(MATERIAL FOR THE TASK):
----------

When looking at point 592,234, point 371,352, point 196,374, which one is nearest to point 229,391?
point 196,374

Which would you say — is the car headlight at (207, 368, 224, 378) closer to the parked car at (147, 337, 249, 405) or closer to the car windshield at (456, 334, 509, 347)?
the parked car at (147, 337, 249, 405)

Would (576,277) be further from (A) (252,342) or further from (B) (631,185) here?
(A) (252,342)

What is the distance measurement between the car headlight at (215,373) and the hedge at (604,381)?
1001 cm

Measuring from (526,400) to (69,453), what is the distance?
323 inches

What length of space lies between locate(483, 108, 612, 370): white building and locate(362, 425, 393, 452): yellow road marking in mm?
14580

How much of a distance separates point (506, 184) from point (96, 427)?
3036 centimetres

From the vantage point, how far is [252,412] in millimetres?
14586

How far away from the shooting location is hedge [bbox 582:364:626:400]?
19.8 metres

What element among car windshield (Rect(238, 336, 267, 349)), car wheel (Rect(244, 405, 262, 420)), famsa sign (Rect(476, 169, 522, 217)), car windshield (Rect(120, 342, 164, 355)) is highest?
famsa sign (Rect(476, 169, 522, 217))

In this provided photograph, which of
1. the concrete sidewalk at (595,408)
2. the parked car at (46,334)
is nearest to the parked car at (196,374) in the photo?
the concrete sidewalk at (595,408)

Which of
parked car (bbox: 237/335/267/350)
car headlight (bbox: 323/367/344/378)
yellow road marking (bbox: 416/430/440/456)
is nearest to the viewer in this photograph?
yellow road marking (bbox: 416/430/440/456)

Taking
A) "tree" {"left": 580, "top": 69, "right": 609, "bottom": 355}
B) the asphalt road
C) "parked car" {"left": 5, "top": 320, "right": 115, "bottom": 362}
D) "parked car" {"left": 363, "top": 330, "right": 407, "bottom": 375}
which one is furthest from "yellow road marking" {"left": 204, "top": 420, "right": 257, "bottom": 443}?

----------

(AIM OF THE EXERCISE): Extract and reproduce verbatim the material from the line containing "How much of" up to and including the line containing "19.8 metres".

(FINISHED TASK):
How much of a distance separates point (506, 184) from point (96, 427)?
3036 centimetres

From the vantage point, how far is [252,412] in millimetres?
14586

How far away from the shooting location is hedge [bbox 582:364:626:400]?
19.8 metres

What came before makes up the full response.